In DSS, each recipe reads some datasets and writes some datasets. For example:
- A grouping recipe will read from the storage the input dataset, perform the grouping and write the grouped dataset to its storage.
- A PySpark recipe will direct Spark to read the input(s), perform the whole Spark computation defined by the PySpark recipe and then direct Spark to write the output(s)
With this behavior:
- When writing a coding Spark recipe (PySpark, SparkR, Spark-Scala or SparkSQL), you can write arbitrarily complex data processing pipelines with an arbitrary number of Spark steps and operations, and DSS will send this to Spark.
- However, when having a chain of visual recipes (a grouping then a prepare then a join then a grouping ...), each recipe is executed independently, and the data is materialized in each dataset.
If all of these visual recipes are Spark-enabled, it is possible to avoid the read-write-read-write cycle using Spark pipelines. When several consecutive recipes in a DSS Flow (including with branches or splits) use the Spark engine, DSS can automatically merge all of these recipes and run them as a single Spark job, called a Spark pipeline. This strongly boosts performance by avoiding needless writes and reads of intermediate datasets, and also alleviates Spark startup overheads.
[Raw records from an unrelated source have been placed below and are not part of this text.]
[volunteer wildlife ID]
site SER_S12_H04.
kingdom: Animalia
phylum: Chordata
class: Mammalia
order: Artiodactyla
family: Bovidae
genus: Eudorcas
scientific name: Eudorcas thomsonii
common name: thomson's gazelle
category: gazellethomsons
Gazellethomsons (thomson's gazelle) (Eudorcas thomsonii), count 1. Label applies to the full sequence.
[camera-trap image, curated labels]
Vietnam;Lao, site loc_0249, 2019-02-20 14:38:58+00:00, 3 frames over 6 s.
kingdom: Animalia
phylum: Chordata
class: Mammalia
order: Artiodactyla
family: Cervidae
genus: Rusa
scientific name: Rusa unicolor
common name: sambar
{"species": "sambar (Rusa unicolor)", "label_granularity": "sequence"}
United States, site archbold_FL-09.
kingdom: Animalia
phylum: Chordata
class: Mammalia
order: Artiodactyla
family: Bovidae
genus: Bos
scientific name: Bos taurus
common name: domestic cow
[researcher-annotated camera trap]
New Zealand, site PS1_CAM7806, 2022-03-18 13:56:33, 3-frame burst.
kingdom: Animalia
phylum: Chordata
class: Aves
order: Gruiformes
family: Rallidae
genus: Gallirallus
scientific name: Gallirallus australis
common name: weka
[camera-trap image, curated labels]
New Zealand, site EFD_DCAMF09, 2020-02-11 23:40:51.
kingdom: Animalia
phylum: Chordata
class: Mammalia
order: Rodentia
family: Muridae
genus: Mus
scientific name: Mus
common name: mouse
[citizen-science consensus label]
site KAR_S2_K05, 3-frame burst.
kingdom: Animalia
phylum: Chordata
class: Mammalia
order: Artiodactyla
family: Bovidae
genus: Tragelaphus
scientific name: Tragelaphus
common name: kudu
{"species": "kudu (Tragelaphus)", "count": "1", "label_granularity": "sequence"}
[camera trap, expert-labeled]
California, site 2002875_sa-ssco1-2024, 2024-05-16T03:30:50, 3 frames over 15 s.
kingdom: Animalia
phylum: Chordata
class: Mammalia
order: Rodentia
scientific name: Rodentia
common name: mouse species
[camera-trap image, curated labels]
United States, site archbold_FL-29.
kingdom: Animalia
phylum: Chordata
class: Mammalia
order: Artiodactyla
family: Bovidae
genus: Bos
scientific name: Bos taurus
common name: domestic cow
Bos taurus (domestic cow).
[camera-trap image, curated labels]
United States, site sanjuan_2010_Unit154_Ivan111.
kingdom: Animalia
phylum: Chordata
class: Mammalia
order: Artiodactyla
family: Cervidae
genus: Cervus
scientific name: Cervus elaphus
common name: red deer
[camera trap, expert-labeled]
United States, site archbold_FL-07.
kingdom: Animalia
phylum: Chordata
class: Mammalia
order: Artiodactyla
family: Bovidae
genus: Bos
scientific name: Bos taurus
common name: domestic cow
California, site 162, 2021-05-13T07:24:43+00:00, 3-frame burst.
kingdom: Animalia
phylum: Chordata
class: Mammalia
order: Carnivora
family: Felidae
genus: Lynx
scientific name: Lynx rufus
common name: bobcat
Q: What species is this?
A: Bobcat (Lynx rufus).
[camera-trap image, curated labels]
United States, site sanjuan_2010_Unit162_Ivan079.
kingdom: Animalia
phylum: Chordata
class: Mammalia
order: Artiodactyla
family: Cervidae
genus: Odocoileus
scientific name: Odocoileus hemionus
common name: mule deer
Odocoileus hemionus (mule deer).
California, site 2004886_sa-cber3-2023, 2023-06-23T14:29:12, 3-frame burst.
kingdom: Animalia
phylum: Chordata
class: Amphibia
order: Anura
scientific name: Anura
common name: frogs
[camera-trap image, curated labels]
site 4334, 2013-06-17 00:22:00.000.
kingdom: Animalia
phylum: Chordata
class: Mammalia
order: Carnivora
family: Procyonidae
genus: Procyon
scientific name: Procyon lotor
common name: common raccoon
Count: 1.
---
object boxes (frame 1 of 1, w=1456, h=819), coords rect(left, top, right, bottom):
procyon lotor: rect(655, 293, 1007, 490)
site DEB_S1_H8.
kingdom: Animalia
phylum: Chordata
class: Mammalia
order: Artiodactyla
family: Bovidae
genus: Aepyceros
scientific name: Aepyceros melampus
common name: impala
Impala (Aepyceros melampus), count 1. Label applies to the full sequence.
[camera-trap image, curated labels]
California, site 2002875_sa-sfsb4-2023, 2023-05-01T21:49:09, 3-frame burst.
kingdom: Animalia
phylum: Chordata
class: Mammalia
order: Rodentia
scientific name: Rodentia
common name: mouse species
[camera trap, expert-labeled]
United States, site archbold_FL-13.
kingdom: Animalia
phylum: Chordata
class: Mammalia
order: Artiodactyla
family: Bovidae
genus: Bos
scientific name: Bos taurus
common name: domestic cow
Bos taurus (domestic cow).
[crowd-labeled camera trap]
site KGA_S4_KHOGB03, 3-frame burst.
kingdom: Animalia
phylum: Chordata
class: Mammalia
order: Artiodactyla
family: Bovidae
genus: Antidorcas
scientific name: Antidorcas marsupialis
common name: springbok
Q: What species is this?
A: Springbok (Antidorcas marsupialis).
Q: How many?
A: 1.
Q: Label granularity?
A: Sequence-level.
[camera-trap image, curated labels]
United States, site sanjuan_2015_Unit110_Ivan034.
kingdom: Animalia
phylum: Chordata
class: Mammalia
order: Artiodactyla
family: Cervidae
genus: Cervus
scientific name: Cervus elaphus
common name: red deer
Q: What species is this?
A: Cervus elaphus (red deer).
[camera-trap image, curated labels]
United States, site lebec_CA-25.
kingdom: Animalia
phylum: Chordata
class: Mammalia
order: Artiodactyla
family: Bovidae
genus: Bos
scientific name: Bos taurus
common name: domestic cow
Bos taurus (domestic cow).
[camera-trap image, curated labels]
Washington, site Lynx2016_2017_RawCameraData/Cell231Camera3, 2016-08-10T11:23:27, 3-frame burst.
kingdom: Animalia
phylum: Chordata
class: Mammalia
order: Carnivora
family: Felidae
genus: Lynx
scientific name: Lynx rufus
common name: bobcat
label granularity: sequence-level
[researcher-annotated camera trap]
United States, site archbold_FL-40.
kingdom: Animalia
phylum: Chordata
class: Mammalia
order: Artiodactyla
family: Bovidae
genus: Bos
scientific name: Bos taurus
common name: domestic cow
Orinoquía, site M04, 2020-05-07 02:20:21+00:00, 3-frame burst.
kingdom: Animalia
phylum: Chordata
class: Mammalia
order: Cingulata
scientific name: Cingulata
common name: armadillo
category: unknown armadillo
A Spark pipeline covers multiple recipes, and thus one or more intermediate datasets which are part of the pipeline. You can configure the behavior of the pipeline for each of these intermediate datasets:
- Either this dataset is not meaningful nor useful by itself: it is only required as an intermediate step to feed recipes down the Flow. In that case, DSS will not at all write the data of this intermediate dataset when executing the Spark pipeline.
- Or the data in this dataset is actually useful (maybe because you have charts or notebooks using it). In that case, during the execution of the pipeline, DSS will still write the intermediate dataset.
Writing intermediate datasets reduces the performance gain of using a Spark pipeline, but does not negate it since the burden of re-reading the dataset afterwards is still alleviated. It also mutualizes startup overheads.
As of DSS 4.0, the Spark pipeline feature is considered as experimental. In case of issues, you always have the option to disable Spark pipelines on a per-project basis.
Merging of Spark pipelines is not enabled by default in DSS. It must be enabled on a per-project basis.
- Go to the project settings
- Go to “Build”
- Enable “Merge Spark pipelines”
- Save settings
You don’t need to do anything special to get Spark pipelines. Each time you run a build job, DSS will evaluate whether one or several Spark pipelines can be created and will run them automatically.
You can check whether a Spark pipeline has been created in the job’s results page. On the left part of the screen, “Spark pipeline (xx activities)” will appear and mention how many recipe or recipe executions were merged together.
The behavior of intermediate datasets can be configured by the user: write them or not (only the final datasets are written in that case).
This behavior is configured per dataset.
- Go to the dataset’s settings page
- Go to Advanced
- Check “Virtualizable in build” if you don’t require this dataset to be built when a Spark pipeline includes it.